I would like to allocate a large array of a particular type, such that all the data for the array is stored contiguously, i.e., the array stores no pointers.

E.g., suppose I have

type Foo
   a::Int64
   b::Int64
   c::Int8
end


v::Vector{Foo} = Array{Foo}(10000000)

I would like this to effectively allocate 10,000,000 inline Foo objects, such that the actual data for a Foo is stored at v[5] rather than a pointer to a separately allocated Foo. I.e., after the code above, I might just be able to write:

v[5].a=0
v[5].b=0
v[5].c=0

rather than

v[5] = Foo(0, 0, 0)

Is there some way I can achieve this effect? In the worst case, maybe there is an efficient hack I could use where I create my own primitive type and do some bit manipulation to extract a, b, and c. (Of course, that would not be ideal. I’d still be interested in the possibility.)

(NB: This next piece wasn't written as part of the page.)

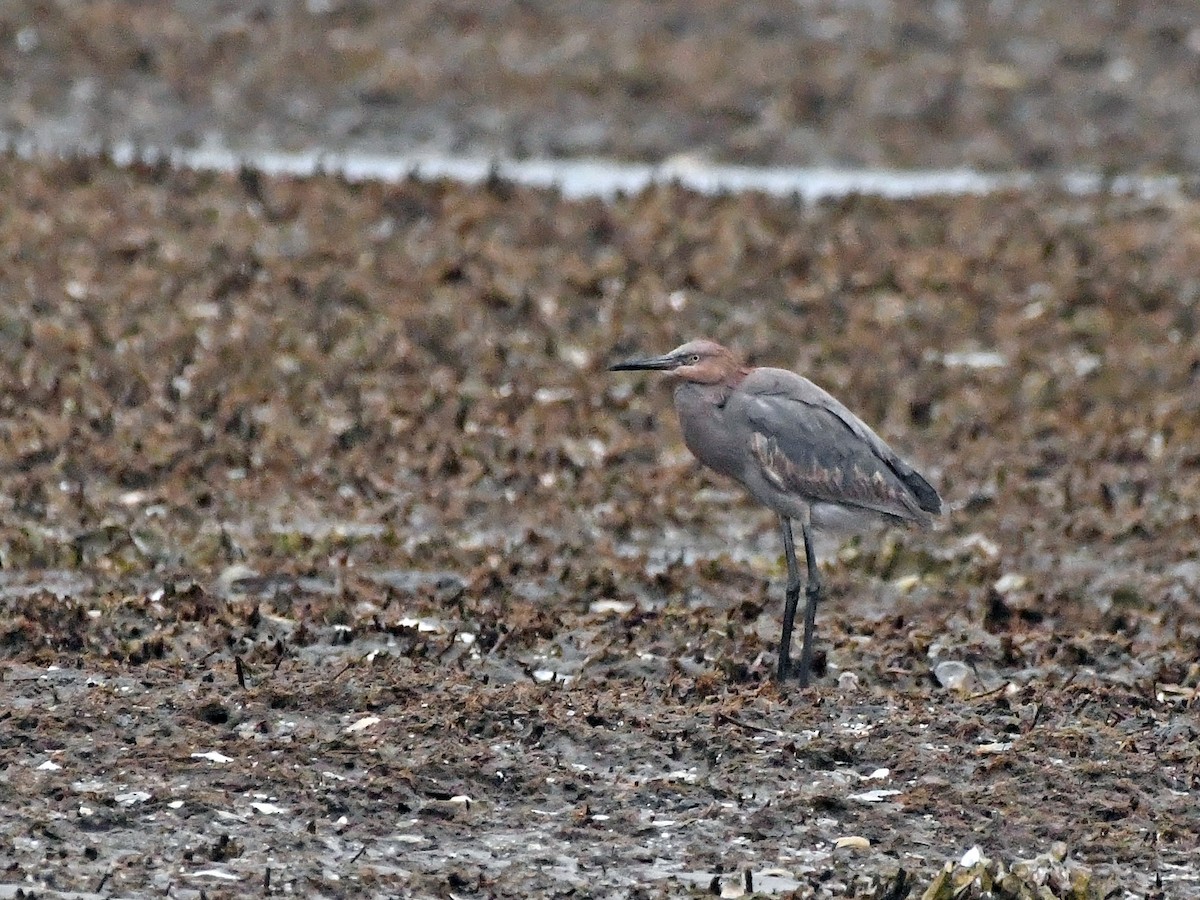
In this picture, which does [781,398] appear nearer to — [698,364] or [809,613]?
[698,364]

To be clear, there are 4 things I’m interested in, and would be interested in hearing about progress toward achieving any of them.

  1. Reducing memory consumption by not storing an array of pointers.
  2. Reducing memory consumption by allocating many compound types together rather than individually allocating, e.g., 10,000,000 Foos. (This may already happen at various levels by cool Julia internals, but I’m referring to the metadata that must be stored for allocated chunks of memory.)
  3. Improving efficiency by directly accessing data in the array rather than having to dereference another pointer.
  4. Maintaining the ability to use convenient syntax like v[5].a while doing the above (but I’d be interested in solutions that don’t allow that syntax too).

Thanks.


#2

Use immutable (struct on 0.6) and this will happen automatically.

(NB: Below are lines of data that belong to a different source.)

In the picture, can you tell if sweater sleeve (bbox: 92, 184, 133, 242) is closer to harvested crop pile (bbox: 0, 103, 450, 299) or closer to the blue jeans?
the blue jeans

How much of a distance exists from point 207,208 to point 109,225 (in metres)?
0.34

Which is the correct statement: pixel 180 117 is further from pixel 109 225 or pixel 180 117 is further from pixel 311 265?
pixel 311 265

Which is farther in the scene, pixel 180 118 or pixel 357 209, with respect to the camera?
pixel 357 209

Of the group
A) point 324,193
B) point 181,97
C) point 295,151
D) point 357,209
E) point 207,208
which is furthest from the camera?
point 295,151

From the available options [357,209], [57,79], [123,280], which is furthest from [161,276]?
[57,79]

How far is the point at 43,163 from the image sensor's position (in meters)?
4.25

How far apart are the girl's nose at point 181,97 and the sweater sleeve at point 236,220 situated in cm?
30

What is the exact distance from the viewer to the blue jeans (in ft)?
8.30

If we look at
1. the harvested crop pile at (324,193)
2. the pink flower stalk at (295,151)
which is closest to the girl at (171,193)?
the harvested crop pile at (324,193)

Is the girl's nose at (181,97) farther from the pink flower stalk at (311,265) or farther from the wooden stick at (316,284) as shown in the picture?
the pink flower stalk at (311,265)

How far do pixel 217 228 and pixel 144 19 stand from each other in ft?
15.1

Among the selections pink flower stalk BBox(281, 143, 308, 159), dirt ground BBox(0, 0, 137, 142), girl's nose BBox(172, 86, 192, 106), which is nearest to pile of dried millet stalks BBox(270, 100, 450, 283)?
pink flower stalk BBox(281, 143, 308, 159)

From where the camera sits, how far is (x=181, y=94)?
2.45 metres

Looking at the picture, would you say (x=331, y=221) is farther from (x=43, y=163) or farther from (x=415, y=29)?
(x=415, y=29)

You won’t me able to modify individual fields like this but there is a PR to enable something equivalent.


#3

Immutables are value types which do exactly what you describe. The type parameter on the array tells it to compile with the values inlined. So as long as you make an array of immutables which is strictly typed, you’ll be a happy camper.


#4

A PR is a something request? Cool. (Yeah, it would be nice to have something mutable.)

Yeah, I guess I should start using “struct”. Weird that I don’t get any deprecation warnings (on 0.6).

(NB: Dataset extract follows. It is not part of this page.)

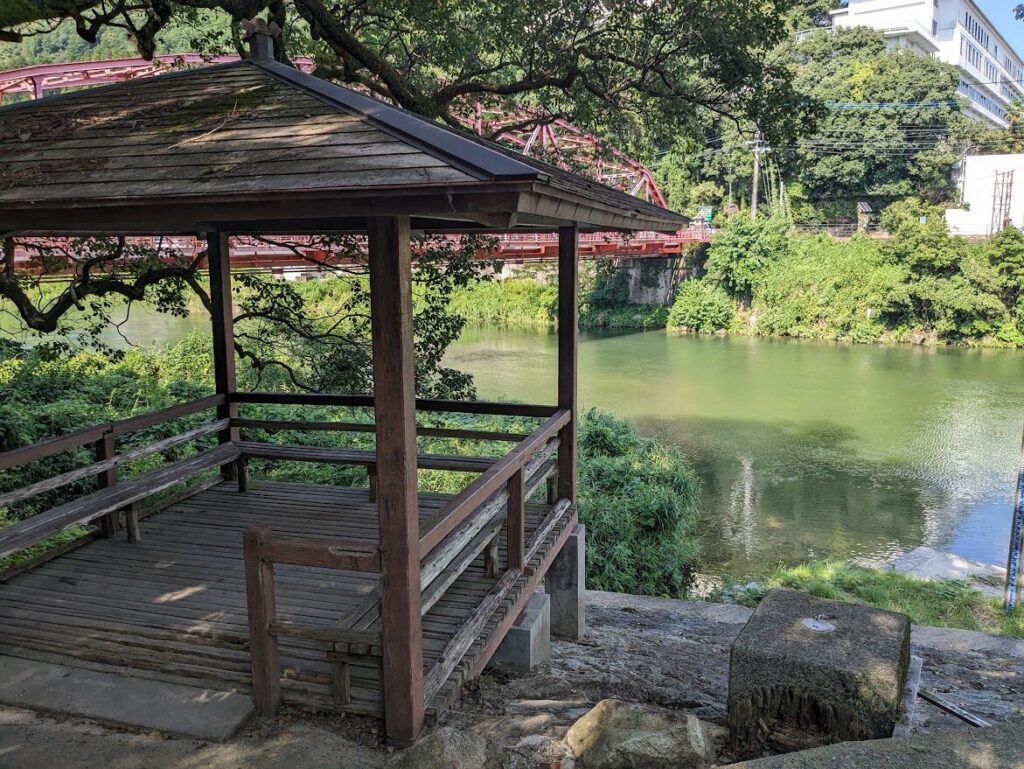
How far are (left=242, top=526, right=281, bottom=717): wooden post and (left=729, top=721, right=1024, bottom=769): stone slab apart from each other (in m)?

The other thing that it would be nice to avoid with the immutables, is everything is copied when you pass them around. …not good if they are very large. Maybe, I want too much…

Thanks.


#5

(edit: I had an original question in this reply about structs with references to other structs of the same type. It turns out that if you have an array of self-referential, immutable structs, the array gets allocated as an array of references. IIn that case, it makes sense to just store an index to the item of interest. There could still be value in having objects that actually have recursive references though because all such objects might not be in the same array.)

I’m still curious if there is any way to achieve any of what I want with mutable structs though.

Thanks.


#6

If you intend to put Foo objects in an array, you could store the index of the next Foo object instead of a pointer to the next object.

(edit: looks like you came to the same conclusion)


#7

Yeah, good call. Thanks adamsic.


#8

I’m not an expert, but I don’t think this is true. Immutable allows the compiler the flexibility to copy or not copy, while a mutable can’t be copied and needs to be passed by reference. Immutables are usually pretty small though, so I think it would copy it onto the stack.

Moreover, a Vector{Foo} is an array of immutables, but the array itself is mutable and wouldn’t be copied when you pass it to a function. It’s just like a Vector{Int64}, but with space for 3 Ints. You can swap any individual Foo with a new instance, but you have to replace the entire Foo, not an individual element of it.


#9

I wrote a macro package on my github page called ModifyField.jl that macro-expands

   @modify_field! v[5].a = 0

into

   v[5] = Foo(0, v[5].b, v[5].c)

This way, you can use immutables and still have the cleaner non-immutable syntax for modifying fields. However, I have not updated this package since about Julia version 0.4.1 because I’m not sure anyone is actually using it, so it may not work any more.